Revise the listing lines starting at "Put the items" and ending at "in sequence from farthest to closest?" by changing "sequence" to "order", and leave everything else in those lines unchanged.

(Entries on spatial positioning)
++++++++
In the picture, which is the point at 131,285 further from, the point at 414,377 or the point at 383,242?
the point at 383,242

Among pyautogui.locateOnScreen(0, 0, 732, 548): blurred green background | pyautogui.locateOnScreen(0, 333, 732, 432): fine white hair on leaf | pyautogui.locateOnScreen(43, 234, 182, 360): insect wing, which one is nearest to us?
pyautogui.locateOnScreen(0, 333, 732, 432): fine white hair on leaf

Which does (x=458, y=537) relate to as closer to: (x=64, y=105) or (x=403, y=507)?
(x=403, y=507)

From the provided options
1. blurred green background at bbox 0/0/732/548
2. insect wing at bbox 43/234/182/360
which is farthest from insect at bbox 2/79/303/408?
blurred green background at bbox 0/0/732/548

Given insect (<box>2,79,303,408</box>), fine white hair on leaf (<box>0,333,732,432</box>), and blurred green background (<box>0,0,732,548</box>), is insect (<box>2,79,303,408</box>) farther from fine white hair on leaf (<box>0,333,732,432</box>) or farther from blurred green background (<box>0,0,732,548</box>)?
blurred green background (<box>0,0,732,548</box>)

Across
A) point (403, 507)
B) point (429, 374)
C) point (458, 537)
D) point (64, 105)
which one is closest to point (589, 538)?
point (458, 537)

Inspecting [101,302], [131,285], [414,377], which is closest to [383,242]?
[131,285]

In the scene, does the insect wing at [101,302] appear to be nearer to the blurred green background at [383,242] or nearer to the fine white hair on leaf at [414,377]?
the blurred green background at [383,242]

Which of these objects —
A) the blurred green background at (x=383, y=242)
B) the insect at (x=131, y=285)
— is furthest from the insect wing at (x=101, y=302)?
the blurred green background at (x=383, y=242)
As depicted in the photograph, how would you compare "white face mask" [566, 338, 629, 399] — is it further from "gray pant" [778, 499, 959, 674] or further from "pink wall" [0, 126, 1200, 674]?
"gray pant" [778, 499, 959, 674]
++++++++
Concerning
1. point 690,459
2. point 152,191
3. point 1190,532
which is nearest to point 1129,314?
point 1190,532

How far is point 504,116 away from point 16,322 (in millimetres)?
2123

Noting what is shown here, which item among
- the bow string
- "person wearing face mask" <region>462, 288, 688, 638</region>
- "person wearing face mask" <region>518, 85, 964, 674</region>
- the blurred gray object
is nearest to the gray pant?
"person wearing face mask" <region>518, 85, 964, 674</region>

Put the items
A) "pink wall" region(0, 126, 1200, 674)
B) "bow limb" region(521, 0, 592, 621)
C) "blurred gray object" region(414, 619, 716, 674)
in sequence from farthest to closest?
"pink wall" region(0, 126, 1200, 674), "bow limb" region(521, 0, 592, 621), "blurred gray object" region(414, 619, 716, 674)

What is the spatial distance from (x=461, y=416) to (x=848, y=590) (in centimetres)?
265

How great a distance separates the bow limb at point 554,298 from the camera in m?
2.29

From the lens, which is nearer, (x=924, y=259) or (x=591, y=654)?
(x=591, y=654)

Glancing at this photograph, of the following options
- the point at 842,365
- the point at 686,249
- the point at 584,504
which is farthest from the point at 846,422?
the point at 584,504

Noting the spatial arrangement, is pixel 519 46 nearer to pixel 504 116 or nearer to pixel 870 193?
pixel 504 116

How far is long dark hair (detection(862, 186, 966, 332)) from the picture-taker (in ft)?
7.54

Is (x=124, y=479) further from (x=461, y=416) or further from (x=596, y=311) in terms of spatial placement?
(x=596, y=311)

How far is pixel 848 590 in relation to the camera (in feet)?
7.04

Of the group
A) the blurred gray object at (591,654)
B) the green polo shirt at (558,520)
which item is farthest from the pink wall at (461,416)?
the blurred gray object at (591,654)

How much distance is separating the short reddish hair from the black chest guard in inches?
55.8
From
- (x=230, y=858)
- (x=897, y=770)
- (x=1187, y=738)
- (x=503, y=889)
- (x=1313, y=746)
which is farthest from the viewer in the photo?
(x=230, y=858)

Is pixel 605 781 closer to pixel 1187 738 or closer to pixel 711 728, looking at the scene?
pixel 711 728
++++++++
*Finished exercise*
Put the items
A) "pink wall" region(0, 126, 1200, 674)
B) "bow limb" region(521, 0, 592, 621)
C) "blurred gray object" region(414, 619, 716, 674)
in order from farthest to closest?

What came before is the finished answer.